The data below holds a line containing "smartwatch-your-fitness-tracker-czarny-rodzaj-231461-360429" and a line containing "Photo 7 from"; please quote exactly those two lines and every line between them, and nothing else.

>>>>>

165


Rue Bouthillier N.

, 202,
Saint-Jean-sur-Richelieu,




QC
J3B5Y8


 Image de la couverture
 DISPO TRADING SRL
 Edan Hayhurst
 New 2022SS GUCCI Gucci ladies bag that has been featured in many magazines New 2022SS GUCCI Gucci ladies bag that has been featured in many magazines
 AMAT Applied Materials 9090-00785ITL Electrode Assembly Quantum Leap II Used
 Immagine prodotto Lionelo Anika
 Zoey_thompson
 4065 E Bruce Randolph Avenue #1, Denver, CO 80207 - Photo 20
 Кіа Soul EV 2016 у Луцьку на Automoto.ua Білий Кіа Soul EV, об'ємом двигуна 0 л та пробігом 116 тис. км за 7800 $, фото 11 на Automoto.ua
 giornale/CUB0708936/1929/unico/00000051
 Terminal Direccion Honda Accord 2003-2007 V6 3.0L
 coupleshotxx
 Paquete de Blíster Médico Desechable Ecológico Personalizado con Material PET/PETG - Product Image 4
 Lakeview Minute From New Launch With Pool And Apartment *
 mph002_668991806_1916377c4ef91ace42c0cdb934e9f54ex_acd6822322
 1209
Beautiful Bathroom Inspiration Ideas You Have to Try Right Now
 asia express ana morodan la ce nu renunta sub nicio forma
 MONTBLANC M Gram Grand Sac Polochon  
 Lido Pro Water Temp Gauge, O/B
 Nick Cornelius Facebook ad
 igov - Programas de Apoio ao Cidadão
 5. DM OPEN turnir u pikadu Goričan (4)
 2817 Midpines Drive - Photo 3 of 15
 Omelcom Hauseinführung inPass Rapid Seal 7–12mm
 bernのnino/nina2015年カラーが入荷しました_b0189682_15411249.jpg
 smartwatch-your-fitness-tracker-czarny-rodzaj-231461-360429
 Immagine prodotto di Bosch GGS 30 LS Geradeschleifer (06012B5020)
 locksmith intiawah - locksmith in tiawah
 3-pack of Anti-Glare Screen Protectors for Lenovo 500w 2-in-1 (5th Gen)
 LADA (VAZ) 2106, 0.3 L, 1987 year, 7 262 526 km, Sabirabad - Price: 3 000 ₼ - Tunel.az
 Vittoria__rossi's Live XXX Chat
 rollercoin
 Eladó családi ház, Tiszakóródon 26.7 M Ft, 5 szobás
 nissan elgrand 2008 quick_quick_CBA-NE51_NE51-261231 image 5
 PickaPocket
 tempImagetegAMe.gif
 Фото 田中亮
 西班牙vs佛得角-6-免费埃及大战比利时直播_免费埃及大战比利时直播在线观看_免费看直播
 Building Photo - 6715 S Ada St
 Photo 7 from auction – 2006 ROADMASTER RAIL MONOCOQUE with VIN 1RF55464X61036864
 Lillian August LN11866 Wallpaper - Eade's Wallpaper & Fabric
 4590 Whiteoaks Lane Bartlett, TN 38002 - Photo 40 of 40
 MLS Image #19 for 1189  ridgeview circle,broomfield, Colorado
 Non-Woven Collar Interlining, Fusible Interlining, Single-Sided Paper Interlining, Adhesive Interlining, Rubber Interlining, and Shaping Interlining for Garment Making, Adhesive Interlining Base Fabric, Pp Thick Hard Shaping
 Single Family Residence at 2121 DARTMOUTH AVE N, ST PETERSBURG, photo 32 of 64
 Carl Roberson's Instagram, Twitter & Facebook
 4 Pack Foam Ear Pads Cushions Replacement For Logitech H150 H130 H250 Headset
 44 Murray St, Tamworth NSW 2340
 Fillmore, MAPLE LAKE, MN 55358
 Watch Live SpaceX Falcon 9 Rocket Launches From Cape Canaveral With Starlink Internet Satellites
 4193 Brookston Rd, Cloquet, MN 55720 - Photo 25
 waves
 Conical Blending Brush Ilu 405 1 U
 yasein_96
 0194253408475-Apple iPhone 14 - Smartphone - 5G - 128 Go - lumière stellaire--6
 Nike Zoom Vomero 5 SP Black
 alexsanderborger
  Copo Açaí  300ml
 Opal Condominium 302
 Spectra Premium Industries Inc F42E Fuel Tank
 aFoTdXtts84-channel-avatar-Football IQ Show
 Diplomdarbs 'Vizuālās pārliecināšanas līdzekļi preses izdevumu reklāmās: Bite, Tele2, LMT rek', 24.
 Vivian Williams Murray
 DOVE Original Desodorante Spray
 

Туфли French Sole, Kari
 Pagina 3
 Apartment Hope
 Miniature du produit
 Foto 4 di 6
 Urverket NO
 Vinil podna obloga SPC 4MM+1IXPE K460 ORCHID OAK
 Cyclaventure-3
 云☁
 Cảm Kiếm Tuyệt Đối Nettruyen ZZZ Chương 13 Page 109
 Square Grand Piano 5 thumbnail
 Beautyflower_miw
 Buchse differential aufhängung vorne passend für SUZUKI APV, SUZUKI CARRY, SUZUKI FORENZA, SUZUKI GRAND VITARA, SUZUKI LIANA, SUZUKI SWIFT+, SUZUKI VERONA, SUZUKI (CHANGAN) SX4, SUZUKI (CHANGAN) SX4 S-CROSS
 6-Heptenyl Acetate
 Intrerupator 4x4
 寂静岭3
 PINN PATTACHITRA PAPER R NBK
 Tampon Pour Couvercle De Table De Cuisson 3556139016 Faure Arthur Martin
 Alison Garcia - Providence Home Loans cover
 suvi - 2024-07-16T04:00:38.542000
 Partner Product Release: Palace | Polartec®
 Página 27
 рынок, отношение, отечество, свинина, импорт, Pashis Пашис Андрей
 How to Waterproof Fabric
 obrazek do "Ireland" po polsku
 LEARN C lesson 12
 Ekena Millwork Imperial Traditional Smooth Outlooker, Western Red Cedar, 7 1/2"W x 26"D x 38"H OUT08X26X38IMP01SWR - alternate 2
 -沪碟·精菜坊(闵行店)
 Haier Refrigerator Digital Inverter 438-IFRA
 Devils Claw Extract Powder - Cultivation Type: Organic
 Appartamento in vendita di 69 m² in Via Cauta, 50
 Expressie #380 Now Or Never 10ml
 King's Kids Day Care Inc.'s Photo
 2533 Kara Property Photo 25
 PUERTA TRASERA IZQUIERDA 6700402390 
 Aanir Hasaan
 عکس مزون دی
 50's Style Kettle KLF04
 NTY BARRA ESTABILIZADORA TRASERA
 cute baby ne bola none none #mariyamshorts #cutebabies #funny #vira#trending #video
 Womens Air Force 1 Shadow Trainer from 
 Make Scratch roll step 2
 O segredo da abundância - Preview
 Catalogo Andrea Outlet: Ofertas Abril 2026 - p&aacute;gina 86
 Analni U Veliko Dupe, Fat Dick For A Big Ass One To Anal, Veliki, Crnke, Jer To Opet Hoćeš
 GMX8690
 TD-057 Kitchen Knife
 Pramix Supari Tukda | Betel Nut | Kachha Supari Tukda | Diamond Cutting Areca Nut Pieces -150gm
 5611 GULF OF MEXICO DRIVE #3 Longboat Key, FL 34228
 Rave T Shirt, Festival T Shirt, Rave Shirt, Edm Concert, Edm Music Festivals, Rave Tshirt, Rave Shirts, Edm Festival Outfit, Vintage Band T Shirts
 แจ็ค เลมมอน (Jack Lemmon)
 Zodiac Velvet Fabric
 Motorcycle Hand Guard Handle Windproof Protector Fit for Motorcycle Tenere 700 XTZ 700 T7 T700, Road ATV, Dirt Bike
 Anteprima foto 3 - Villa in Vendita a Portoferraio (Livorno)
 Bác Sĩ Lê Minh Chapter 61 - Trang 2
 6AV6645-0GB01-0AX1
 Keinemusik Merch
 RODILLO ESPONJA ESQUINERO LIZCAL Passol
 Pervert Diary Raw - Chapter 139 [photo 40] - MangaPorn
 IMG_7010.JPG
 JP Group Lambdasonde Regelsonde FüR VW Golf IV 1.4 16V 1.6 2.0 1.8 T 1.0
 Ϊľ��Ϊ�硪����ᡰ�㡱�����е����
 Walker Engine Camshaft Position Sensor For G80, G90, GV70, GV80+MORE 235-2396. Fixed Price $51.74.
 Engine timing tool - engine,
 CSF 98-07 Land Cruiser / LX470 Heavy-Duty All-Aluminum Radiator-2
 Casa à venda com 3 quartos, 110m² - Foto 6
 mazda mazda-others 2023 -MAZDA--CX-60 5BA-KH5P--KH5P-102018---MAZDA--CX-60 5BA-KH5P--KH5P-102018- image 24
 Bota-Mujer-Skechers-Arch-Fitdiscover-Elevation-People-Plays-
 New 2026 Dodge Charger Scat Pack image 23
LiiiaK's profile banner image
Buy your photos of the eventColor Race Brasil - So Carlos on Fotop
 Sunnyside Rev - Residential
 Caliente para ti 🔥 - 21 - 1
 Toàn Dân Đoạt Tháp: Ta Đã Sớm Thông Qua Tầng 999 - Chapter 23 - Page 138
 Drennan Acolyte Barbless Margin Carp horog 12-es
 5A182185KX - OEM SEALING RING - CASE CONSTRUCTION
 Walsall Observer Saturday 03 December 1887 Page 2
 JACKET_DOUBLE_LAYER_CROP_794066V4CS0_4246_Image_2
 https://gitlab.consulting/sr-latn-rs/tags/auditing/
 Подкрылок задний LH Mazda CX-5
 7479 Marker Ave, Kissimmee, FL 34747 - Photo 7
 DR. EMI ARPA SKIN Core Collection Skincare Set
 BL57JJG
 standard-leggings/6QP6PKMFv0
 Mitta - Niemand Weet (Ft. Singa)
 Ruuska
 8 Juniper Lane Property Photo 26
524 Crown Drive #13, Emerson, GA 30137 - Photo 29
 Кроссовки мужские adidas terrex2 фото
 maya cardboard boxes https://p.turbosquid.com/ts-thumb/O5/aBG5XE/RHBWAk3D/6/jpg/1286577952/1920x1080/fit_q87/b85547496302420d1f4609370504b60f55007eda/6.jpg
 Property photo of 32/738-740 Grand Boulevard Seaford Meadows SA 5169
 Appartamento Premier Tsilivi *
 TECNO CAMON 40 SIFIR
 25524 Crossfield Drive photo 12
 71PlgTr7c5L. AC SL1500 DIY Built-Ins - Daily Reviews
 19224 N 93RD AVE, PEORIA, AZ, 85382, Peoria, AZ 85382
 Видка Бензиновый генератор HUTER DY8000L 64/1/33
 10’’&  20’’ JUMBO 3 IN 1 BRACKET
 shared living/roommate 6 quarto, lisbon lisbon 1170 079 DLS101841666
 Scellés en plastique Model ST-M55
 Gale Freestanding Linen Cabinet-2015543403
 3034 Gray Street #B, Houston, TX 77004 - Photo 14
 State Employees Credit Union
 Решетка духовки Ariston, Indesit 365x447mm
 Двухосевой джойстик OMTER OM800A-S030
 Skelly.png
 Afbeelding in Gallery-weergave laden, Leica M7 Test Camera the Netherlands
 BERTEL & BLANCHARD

<<<<<

OUTPUT BELOW
 smartwatch-your-fitness-tracker-czarny-rodzaj-231461-360429
 Immagine prodotto di Bosch GGS 30 LS Geradeschleifer (06012B5020)
 locksmith intiawah - locksmith in tiawah
 3-pack of Anti-Glare Screen Protectors for Lenovo 500w 2-in-1 (5th Gen)
 LADA (VAZ) 2106, 0.3 L, 1987 year, 7 262 526 km, Sabirabad - Price: 3 000 ₼ - Tunel.az
 Vittoria__rossi's Live XXX Chat
 rollercoin
 Eladó családi ház, Tiszakóródon 26.7 M Ft, 5 szobás
 nissan elgrand 2008 quick_quick_CBA-NE51_NE51-261231 image 5
 PickaPocket
 tempImagetegAMe.gif
 Фото 田中亮
 西班牙vs佛得角-6-免费埃及大战比利时直播_免费埃及大战比利时直播在线观看_免费看直播
 Building Photo - 6715 S Ada St
 Photo 7 from auction – 2006 ROADMASTER RAIL MONOCOQUE with VIN 1RF55464X61036864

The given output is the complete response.